Billy Beane, the current Vice President of Baseball Operations for the Oakland Athletics, has caught the eye of his first professional team as a player, the New York Mets. The creator of the Moneyball tactic, which was taken to the big screen in the Brad Pitt movie in 2011, is said to be one of the leading candidates to fill the role for the Mets.

Beane who has been a part of the Oakland Athletics front office since 1990 could finally be ready for a new challenge according to reports from The Athletic, as he makes a long-awaited move away from the A’s given that longtime friend and mentor Sandy Alderson is the New York Mets President.

Beane’s name came up for the position in the report by Ken Rosenthal of the Athletic which also mentioned that manager Bob Melvin could also be on the move to the Mets this offseason. So, what are the chances that Billy Beane makes his switch to the New York Mets?



Billy Beane on Mets radar for Baseball Operations role

The truth is it is pretty high, given the over 31-year relationship Beane has with Sandy Alderson, Beane began his front office career as a scout for the A’s later becoming General Manager of the cost cutting Oakland Athletics, which forced Beane to think outside the box. That forward thinking created the Moneyball formula using sabermetrics.

Under Beane’s cost effective eye the Oakland Athletics found value in players that were discarded by the Baseball elite and reached the playoffs in four consecutive seasons from 2000- 2003. Beane had the 24th out 30 least expensive salary in the MLB by 2006 but had the 5th best regular season record in that span.

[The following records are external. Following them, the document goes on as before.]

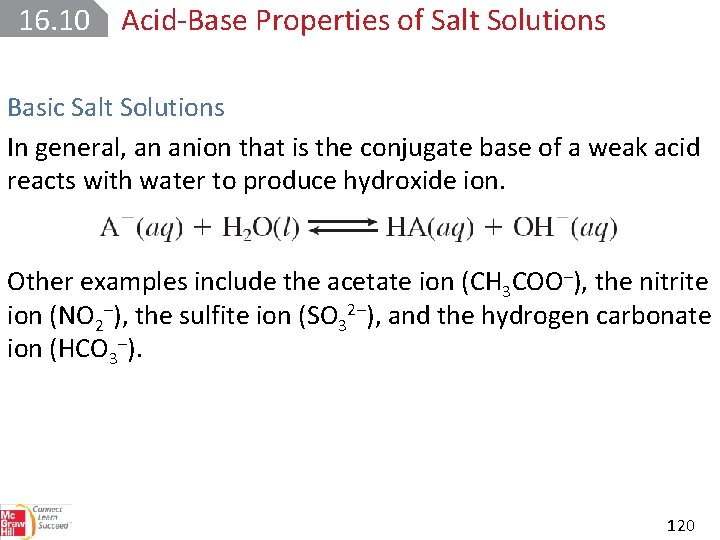 16. 10 Acid Base Properties of Salt Solutions Basic Salt Solutions In general, an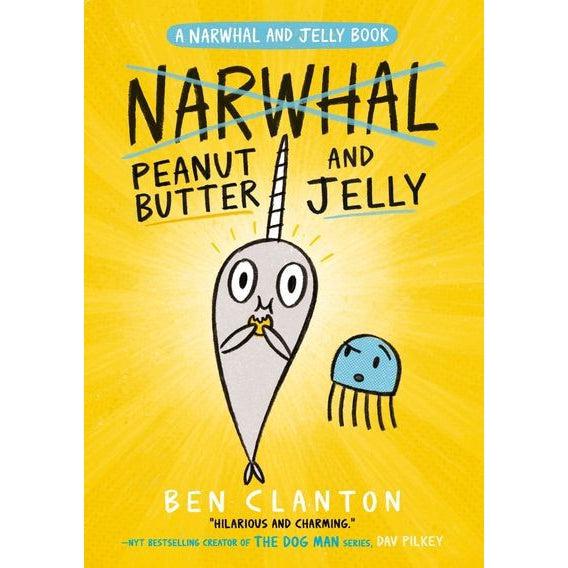 Peanut Butter And Jelly (Narwhal And Jelly, Book 3)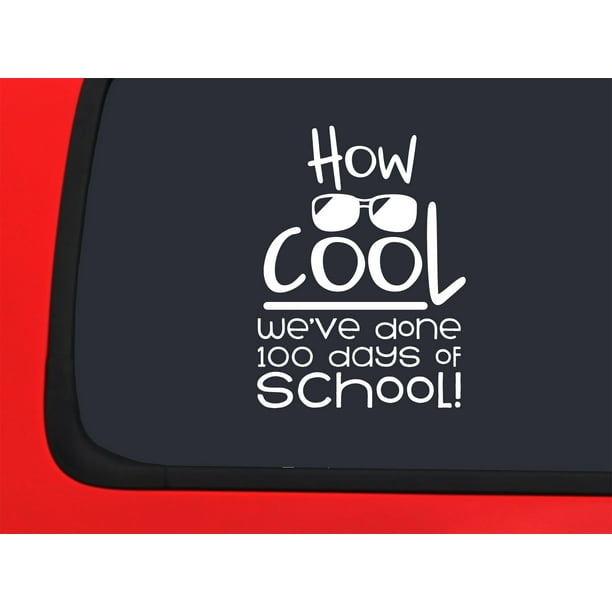 Car Sticker How Cool WeVe Done 100 Days Of School! Sunglasses Education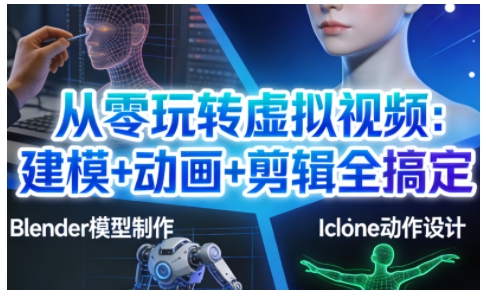 从零玩转虚拟视频：建模+动画+剪辑全搞定，轻松创作出专业级的虚拟视频内容-大表哥网创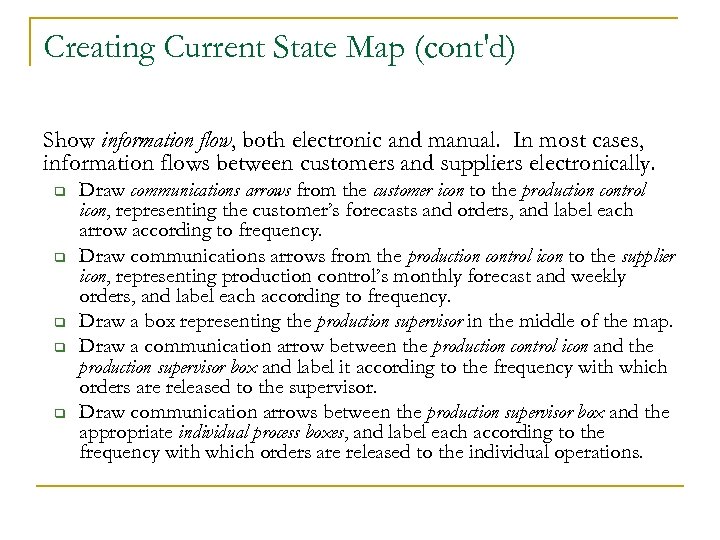 Creating Current State Map (cont'd) Show information flow, both electronic and manual. In most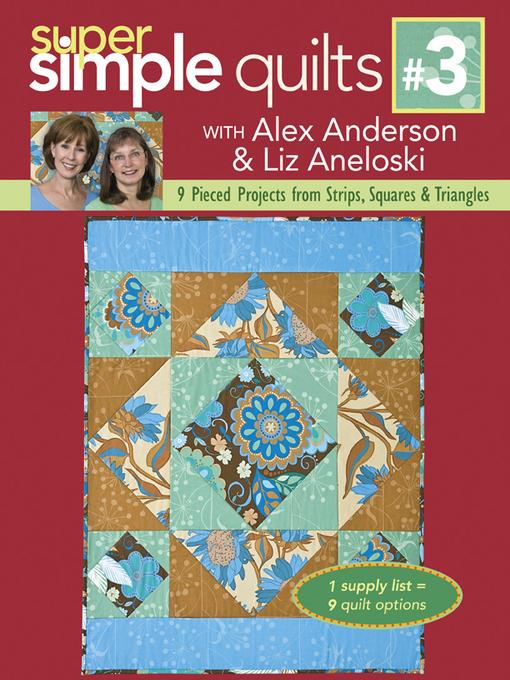 9 Pieced Projects from Strips, Squares & Triangles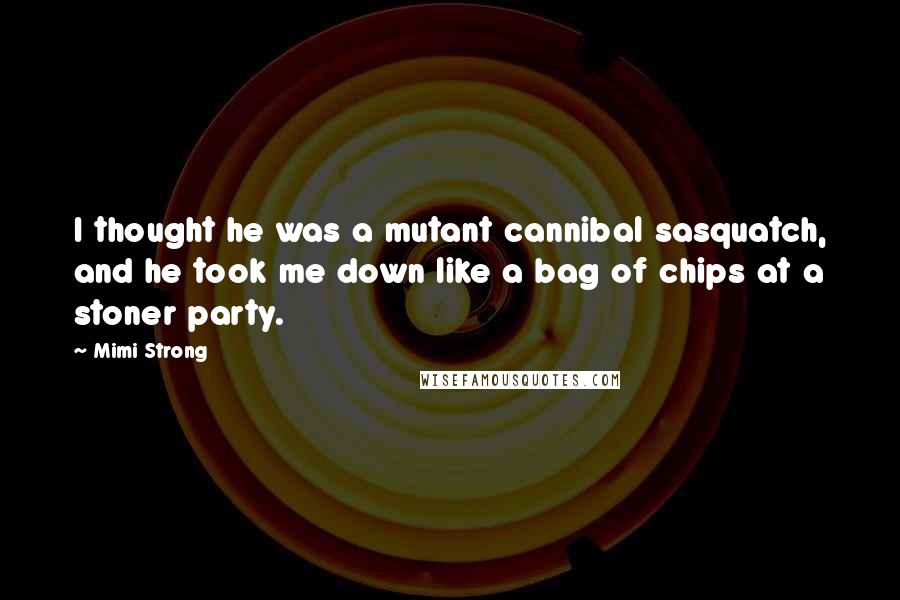 Mimi Strong Quotes: I thought he was a mutant cannibal sasquatch, and he took me down like a bag of chips at a stoner party.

One thing that might be a rock in the road to a potential deal with Beane is that he has a 4% ownership stake with the A’s.  Nonetheless the Mets have a considerable amount of money to spend but are in dire need of someone who can provide the organization with a clear roadmap and proper management of players and contracts.

The irony is that in 1984 Billy Beane was recruited by the New York Mets and only played two seasons with the team. After dangling in the minors Beane was traded in 1985, and called his decision to play for the Mets the “only decision he would ever make in his life about money."

The New York Mets sit third in the MLB NL East on a 72-75 record, and a promising season has begun to fall apart as the team will most likely miss the playoffs.